## What the task requires
Copy each line below exactly and leave the pictures out.

-------- Material for the task --------

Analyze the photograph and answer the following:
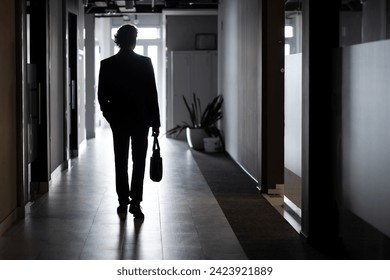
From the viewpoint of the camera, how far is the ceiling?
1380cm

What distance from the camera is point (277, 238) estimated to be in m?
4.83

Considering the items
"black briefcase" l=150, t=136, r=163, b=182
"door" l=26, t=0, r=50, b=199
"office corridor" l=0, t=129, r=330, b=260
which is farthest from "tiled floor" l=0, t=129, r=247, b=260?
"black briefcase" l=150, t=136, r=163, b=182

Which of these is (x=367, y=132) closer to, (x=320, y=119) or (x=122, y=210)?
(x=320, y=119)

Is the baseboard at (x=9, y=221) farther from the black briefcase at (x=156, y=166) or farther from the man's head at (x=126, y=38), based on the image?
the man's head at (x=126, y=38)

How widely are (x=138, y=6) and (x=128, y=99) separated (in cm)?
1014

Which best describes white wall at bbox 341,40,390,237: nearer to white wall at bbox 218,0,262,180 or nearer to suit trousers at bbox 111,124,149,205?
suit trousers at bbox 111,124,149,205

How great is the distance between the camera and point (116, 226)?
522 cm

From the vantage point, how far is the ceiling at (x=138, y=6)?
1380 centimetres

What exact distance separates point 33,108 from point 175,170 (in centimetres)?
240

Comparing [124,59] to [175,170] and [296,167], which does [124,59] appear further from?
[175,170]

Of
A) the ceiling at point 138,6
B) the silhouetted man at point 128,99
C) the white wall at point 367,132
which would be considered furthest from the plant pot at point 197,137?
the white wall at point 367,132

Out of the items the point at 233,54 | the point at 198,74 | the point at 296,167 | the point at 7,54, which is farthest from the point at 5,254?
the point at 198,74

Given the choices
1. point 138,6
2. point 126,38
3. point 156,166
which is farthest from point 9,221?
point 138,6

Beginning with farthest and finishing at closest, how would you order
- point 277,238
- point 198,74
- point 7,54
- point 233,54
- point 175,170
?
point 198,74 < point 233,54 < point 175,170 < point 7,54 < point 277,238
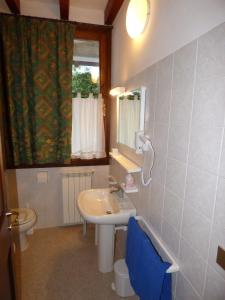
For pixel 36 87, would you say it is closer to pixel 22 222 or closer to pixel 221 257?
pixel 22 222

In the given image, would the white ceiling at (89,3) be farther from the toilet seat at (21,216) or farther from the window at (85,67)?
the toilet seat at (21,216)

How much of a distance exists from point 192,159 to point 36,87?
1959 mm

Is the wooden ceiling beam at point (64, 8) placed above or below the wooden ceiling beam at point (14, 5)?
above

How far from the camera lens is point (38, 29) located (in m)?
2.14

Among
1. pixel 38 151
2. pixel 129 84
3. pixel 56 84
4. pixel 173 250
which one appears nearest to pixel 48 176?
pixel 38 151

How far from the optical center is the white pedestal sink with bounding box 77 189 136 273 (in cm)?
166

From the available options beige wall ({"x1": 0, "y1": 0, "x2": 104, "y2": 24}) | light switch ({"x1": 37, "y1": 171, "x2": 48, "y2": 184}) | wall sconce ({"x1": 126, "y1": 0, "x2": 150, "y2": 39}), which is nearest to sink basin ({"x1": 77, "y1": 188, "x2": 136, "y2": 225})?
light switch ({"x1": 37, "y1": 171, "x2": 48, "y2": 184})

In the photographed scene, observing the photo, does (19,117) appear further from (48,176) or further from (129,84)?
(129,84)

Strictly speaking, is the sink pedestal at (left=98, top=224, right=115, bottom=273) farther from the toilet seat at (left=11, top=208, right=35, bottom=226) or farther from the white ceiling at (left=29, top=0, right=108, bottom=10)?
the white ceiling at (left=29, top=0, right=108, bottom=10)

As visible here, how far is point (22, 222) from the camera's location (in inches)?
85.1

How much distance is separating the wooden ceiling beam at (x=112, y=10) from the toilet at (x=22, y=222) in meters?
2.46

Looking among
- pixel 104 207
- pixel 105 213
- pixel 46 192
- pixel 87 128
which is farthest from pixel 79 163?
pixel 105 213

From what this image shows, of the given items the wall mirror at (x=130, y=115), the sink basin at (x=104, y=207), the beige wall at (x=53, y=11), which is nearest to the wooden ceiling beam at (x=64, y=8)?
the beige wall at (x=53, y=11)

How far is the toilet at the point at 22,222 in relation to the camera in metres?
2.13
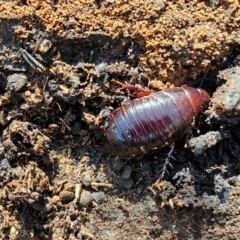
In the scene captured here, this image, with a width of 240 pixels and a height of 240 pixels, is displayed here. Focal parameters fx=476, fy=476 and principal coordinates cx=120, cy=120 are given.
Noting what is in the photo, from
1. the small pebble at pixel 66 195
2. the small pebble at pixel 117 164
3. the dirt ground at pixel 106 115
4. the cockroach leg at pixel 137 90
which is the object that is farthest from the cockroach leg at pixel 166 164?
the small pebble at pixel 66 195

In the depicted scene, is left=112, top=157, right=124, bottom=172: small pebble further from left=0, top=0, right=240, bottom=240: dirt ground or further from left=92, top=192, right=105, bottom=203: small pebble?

--------

## Solution
Analyze the photograph and answer the following:
From the viewpoint of the camera, how far is the ceiling?
1380cm

What distance from the camera is point (277, 238) estimated to be in m?
4.83

Considering the items
"black briefcase" l=150, t=136, r=163, b=182
"door" l=26, t=0, r=50, b=199
"office corridor" l=0, t=129, r=330, b=260
which is farthest from "tiled floor" l=0, t=129, r=247, b=260?
"black briefcase" l=150, t=136, r=163, b=182

Which of these is (x=367, y=132) closer to, (x=320, y=119) or (x=122, y=210)?
(x=320, y=119)

Is the baseboard at (x=9, y=221) farther from the black briefcase at (x=156, y=166) or farther from the man's head at (x=126, y=38), based on the image?
the man's head at (x=126, y=38)

How widely are (x=138, y=6) and (x=128, y=99) separated (in cm)?
1014

Which best describes white wall at bbox 341,40,390,237: nearer to white wall at bbox 218,0,262,180 or nearer to suit trousers at bbox 111,124,149,205?
suit trousers at bbox 111,124,149,205

How great is the distance between the camera and point (116, 226)?
522 cm

From the vantage point, how far is the ceiling at (x=138, y=6)?
1380 centimetres

What exact distance separates point 33,108 from point 175,170 (in centimetres)?
240

Comparing [124,59] to [175,170] and [296,167], which does [124,59] appear further from?
[175,170]

Of
A) the ceiling at point 138,6
B) the silhouetted man at point 128,99
C) the white wall at point 367,132
which would be considered furthest from the plant pot at point 197,137?
the white wall at point 367,132

Out of the items the point at 233,54 | the point at 198,74 | the point at 296,167 | the point at 7,54, which is farthest from the point at 5,254?
the point at 198,74

Given the choices
1. point 138,6
2. point 126,38
3. point 156,166
which is farthest from point 9,221?
point 138,6

Beginning with farthest and finishing at closest, how would you order
- point 277,238
- point 198,74
- point 7,54
- point 233,54
- point 175,170
?
point 198,74 < point 233,54 < point 175,170 < point 7,54 < point 277,238
For pixel 36 87, would you say it is closer to pixel 22 222 or closer to pixel 221 257?
pixel 22 222

In the given image, would the white ceiling at (89,3) be farther from the toilet seat at (21,216) or farther from the window at (85,67)?
the toilet seat at (21,216)

How much of a distance exists from point 192,159 to point 36,87?
1959 mm

Is the wooden ceiling beam at point (64, 8) placed above or below the wooden ceiling beam at point (14, 5)?
above

How far from the camera lens is point (38, 29) located (in m)?
2.14

Among
1. pixel 38 151
2. pixel 129 84
3. pixel 56 84
4. pixel 173 250
which one appears nearest to pixel 48 176?
pixel 38 151

How far from the optical center is the white pedestal sink with bounding box 77 189 136 273 (in cm)?
166

From the available options beige wall ({"x1": 0, "y1": 0, "x2": 104, "y2": 24}) | light switch ({"x1": 37, "y1": 171, "x2": 48, "y2": 184}) | wall sconce ({"x1": 126, "y1": 0, "x2": 150, "y2": 39}), which is nearest to sink basin ({"x1": 77, "y1": 188, "x2": 136, "y2": 225})?
light switch ({"x1": 37, "y1": 171, "x2": 48, "y2": 184})

In the photographed scene, observing the photo, does (19,117) appear further from (48,176) or further from (129,84)?
(129,84)

Strictly speaking, is the sink pedestal at (left=98, top=224, right=115, bottom=273) farther from the toilet seat at (left=11, top=208, right=35, bottom=226) or farther from the white ceiling at (left=29, top=0, right=108, bottom=10)?
the white ceiling at (left=29, top=0, right=108, bottom=10)

As visible here, how far is point (22, 222) from the camera's location (in inches)?
85.1

How much distance is separating the wooden ceiling beam at (x=112, y=10) from the toilet at (x=22, y=222) in meters?
2.46

Looking among
- pixel 104 207
- pixel 105 213
- pixel 46 192
- pixel 87 128
which is farthest from pixel 79 163?
pixel 105 213

From what this image shows, of the given items the wall mirror at (x=130, y=115), the sink basin at (x=104, y=207), the beige wall at (x=53, y=11), which is nearest to the wooden ceiling beam at (x=64, y=8)?
the beige wall at (x=53, y=11)

How far is the toilet at the point at 22,222 in relation to the camera in metres?
2.13
In the scene captured here, this image, with a width of 240 pixels and a height of 240 pixels, is displayed here. Focal parameters fx=476, fy=476 and principal coordinates cx=120, cy=120 are given.
Noting what is in the photo, from
1. the small pebble at pixel 66 195
2. the small pebble at pixel 117 164
3. the dirt ground at pixel 106 115
4. the cockroach leg at pixel 137 90
which is the object that is farthest from the cockroach leg at pixel 166 164?
the small pebble at pixel 66 195

In the depicted scene, is left=112, top=157, right=124, bottom=172: small pebble further from left=0, top=0, right=240, bottom=240: dirt ground or further from left=92, top=192, right=105, bottom=203: small pebble?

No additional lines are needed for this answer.